This site will help you out: http://neontetras.info/

----------


## 14litre

> Same thing happen in my tank.'
> 
> the video.
> http://s817.photobucket.com/albums/z...rrent=5485.mp4


It's great news, even better with the pictures and video. 
And thanks for highlighting the eggs in circle. 
It really helps because I am just starting to learn on tetra breeding.

----------


## 14litre

> This site will help you out: http://neontetras.info/


great stuff! thanks for sharing the site. looks like it is slightly different between neon and rummy nose, especially on the lightings. I don't think my neon tetra will ever breed in my small tank.  :Razz:

----------


## keitaro

hello sorry to dig up an old post.

I was wondering since i am on a budget and have recently moved countries about the following.

I recently got some neon tetras and are getting some of these rummy nose tetras.

I got the tank with a guppy breeder thrown in for free.
# # # # # # #
• _CHECK YOUR UNDERSTANDING_:
1. In the tetra breeding forum thread, what did keitaro get thrown in for free with the tank?
2. Continue the tetra breeding forum thread from where it stops.

• _DATA_:
# # # # # # #
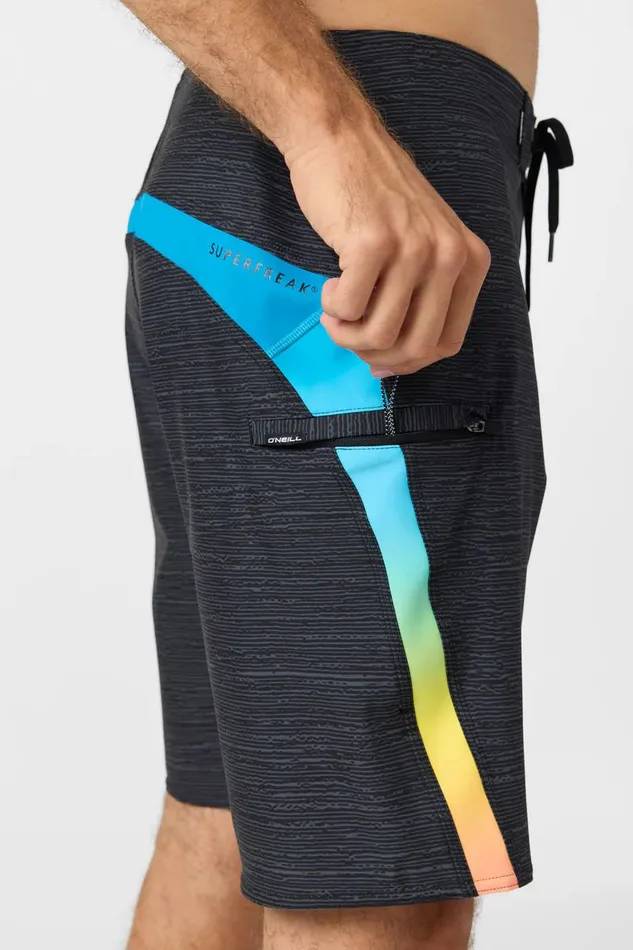 SUPERFREAK 20034 BOARDSHORTS Men O039NEILL Featured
# # # # # # #
• _YOUR WRITTEN ANSWERS_:
1. A guppy breeder.

2.
It is one of the clear floating breeder tanks in the water with the plastic stopping the fish from getting to the babies.

If i colored it darker to reduce light and put the fish in there when they spawn (if they spawn) would the eggs safely get down into the safe zone and get some fry ? 

has anyone tried i don`t have room for a second small tank at this time and would love to give it a try.

thanks
Dave

----------


## lucasjiang

Personally I don't think it would work as the floating breeder tanks are a bit too small. After you put a thick clump of moss or a spawning mop for them to spawn in, there wouldn't really be space for the fish to swim I guess. And if the whole tank is bare, I don't think they will spawn either.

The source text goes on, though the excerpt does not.